BEGIN Data excerpts
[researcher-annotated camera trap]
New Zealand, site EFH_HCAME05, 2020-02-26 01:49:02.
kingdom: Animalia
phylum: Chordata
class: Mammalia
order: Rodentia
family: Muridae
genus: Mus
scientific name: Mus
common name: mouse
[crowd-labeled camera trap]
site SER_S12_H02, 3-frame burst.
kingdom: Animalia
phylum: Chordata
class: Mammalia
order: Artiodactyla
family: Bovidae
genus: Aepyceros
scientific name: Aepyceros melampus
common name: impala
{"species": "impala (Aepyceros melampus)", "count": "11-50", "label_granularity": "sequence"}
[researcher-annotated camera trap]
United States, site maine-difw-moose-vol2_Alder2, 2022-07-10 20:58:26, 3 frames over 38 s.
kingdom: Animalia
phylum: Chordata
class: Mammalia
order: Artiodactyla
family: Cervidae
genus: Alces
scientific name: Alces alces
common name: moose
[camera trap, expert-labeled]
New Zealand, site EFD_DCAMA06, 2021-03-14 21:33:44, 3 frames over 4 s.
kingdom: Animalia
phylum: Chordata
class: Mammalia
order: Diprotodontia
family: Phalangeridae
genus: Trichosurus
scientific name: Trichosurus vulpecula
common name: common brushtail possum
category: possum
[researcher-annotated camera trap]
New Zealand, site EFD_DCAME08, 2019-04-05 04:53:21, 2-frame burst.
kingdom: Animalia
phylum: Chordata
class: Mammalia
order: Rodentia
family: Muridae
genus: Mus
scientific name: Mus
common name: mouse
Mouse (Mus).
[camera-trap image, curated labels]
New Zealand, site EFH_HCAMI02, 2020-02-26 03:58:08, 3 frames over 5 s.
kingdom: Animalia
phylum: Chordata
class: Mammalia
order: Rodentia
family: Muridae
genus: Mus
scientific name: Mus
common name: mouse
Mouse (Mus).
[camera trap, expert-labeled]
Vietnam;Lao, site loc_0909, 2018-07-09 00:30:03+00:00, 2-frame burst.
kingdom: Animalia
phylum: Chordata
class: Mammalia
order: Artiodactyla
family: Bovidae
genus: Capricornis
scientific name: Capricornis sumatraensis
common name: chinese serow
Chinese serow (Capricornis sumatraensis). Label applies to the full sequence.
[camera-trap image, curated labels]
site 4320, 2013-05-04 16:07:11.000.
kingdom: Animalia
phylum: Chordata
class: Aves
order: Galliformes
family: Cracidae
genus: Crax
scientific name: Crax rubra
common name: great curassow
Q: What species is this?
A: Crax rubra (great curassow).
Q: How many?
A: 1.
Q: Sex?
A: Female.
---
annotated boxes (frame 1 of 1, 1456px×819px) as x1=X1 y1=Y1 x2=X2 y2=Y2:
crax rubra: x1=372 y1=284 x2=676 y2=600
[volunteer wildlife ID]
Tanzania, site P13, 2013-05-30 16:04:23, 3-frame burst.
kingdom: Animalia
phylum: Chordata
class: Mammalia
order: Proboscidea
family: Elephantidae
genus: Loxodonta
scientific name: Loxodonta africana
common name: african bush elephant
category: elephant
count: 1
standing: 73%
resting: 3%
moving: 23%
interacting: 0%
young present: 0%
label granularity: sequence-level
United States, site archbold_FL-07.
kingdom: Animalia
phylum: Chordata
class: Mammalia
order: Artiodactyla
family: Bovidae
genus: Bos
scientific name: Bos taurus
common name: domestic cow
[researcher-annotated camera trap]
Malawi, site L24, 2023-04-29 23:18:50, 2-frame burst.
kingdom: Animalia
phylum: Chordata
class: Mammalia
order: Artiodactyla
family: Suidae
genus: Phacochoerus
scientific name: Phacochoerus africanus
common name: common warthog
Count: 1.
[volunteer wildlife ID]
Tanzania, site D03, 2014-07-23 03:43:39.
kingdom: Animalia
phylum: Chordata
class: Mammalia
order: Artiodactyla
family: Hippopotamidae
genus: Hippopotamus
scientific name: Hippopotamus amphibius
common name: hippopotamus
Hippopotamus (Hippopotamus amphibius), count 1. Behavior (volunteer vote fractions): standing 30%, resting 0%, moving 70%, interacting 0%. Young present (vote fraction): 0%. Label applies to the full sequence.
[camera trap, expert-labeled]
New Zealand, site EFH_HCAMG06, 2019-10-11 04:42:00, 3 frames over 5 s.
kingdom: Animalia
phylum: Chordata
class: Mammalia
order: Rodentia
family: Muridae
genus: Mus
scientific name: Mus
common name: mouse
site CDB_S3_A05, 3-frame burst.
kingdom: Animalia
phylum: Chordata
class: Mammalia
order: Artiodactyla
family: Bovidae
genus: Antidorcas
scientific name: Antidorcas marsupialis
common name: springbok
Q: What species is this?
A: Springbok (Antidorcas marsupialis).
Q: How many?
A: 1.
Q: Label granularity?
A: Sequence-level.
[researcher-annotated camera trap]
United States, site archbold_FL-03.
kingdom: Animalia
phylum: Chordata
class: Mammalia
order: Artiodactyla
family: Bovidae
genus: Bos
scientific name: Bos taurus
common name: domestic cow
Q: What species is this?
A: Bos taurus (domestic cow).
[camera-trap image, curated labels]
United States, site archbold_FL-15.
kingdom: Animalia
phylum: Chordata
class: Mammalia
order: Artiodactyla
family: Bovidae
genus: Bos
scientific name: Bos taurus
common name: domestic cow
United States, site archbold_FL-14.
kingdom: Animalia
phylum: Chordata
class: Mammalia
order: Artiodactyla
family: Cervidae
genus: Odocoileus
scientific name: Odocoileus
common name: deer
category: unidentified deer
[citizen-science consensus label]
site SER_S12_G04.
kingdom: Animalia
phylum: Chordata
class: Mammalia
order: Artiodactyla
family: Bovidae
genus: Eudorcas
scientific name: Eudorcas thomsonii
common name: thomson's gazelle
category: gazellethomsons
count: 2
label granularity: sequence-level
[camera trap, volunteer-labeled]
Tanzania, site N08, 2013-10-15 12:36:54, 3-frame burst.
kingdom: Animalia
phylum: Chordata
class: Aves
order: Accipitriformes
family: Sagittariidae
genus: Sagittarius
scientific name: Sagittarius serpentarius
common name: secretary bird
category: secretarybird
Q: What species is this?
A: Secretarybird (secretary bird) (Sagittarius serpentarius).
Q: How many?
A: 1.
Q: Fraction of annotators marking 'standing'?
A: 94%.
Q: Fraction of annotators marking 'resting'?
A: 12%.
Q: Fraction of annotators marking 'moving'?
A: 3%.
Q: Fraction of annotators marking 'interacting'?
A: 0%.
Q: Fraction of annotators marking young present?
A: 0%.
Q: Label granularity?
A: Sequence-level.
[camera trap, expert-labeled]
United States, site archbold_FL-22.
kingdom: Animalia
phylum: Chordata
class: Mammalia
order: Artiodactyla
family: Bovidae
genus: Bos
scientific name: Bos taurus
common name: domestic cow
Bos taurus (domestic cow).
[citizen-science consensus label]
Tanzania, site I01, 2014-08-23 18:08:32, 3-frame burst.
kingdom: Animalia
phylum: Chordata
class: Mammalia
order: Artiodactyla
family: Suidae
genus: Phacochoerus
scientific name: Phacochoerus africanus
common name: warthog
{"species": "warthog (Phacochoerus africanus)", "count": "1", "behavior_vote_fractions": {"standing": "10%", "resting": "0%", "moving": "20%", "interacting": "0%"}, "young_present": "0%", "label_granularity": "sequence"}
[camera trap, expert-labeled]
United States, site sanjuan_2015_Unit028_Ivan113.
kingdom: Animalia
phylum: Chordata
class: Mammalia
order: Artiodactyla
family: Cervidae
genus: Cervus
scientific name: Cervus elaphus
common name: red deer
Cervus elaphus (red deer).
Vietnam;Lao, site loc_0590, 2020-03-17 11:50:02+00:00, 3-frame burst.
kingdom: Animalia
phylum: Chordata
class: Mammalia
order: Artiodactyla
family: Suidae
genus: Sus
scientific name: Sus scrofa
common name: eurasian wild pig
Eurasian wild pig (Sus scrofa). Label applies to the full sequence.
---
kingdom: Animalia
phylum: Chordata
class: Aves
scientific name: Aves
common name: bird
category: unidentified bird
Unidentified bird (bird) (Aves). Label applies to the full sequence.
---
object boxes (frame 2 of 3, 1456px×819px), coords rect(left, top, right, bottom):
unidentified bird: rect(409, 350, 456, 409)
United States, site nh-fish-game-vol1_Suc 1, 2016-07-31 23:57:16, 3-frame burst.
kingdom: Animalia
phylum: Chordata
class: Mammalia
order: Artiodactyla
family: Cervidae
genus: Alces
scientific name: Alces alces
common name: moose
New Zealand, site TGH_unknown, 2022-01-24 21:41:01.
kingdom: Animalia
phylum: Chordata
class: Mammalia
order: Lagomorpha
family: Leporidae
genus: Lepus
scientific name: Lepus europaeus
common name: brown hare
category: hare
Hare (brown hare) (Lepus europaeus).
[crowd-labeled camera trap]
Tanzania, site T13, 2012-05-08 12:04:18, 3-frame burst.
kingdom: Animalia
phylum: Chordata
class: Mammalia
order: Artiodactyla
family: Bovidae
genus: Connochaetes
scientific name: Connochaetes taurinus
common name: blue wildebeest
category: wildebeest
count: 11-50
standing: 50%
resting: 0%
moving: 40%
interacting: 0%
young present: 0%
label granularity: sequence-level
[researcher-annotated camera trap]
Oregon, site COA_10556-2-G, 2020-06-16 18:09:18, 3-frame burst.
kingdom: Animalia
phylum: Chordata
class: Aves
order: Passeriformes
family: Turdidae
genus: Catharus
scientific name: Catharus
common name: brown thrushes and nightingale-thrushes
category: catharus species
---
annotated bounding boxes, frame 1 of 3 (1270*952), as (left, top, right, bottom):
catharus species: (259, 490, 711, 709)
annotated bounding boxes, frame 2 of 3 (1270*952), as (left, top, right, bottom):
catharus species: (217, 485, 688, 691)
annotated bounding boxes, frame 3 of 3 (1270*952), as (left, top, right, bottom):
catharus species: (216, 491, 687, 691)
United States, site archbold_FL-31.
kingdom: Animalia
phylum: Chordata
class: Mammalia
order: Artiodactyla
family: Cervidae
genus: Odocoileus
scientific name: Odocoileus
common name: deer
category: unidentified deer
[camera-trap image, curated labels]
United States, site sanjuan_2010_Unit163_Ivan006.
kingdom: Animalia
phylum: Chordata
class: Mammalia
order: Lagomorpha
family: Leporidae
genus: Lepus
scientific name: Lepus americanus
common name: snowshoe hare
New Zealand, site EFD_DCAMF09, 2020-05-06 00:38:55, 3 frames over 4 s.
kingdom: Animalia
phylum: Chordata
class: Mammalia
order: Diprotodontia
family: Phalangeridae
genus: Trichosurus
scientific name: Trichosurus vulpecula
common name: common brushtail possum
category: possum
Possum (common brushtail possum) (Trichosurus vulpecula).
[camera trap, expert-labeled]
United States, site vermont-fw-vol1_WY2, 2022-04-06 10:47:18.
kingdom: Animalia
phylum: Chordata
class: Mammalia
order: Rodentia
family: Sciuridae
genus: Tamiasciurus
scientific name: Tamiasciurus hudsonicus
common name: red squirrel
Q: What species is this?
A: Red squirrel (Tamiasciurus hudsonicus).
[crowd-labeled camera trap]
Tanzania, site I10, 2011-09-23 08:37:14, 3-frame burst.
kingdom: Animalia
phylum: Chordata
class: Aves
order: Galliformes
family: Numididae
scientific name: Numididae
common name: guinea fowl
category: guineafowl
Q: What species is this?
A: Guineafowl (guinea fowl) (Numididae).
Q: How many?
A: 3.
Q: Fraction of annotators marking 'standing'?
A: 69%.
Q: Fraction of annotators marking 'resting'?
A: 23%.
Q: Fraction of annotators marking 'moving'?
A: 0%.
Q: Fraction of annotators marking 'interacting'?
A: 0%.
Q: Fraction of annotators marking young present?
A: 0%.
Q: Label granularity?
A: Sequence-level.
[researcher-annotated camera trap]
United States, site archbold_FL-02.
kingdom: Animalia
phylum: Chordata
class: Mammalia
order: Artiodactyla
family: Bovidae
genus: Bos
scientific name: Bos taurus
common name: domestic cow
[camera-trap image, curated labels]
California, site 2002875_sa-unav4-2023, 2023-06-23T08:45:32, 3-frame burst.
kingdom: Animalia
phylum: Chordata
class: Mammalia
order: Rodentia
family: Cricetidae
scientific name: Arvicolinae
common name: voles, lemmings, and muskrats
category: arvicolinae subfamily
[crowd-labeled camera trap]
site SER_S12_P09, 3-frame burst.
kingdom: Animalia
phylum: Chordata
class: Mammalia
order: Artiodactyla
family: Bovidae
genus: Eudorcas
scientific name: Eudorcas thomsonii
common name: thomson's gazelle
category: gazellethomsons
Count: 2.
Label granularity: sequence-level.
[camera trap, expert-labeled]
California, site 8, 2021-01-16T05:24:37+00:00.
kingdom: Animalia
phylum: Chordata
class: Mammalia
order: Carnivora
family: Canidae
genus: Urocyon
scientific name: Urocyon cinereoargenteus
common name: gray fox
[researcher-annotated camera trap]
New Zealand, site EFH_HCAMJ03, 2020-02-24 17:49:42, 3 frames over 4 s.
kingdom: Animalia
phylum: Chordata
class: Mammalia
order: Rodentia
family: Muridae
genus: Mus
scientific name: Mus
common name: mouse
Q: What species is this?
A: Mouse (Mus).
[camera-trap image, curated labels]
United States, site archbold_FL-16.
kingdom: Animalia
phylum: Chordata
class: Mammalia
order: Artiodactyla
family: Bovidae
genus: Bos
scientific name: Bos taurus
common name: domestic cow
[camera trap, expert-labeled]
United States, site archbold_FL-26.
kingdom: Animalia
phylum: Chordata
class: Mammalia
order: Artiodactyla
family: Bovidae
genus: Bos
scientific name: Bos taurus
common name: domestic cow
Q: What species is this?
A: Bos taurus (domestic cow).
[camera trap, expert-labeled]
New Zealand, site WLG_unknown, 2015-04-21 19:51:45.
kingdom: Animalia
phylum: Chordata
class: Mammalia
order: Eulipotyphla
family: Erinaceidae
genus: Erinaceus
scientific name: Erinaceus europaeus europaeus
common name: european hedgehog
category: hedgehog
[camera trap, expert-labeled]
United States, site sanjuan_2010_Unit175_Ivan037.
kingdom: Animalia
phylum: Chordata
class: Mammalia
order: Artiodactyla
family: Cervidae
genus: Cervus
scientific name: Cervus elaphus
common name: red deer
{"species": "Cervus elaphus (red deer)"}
END Data excerpts
» What is needed:
Copy out each line of the material above that holds the word "Tanzania".

» The completed task:
Tanzania, site P13, 2013-05-30 16:04:23, 3-frame burst.
Tanzania, site D03, 2014-07-23 03:43:39.
Tanzania, site N08, 2013-10-15 12:36:54, 3-frame burst.
Tanzania, site I01, 2014-08-23 18:08:32, 3-frame burst.
Tanzania, site T13, 2012-05-08 12:04:18, 3-frame burst.
Tanzania, site I10, 2011-09-23 08:37:14, 3-frame burst.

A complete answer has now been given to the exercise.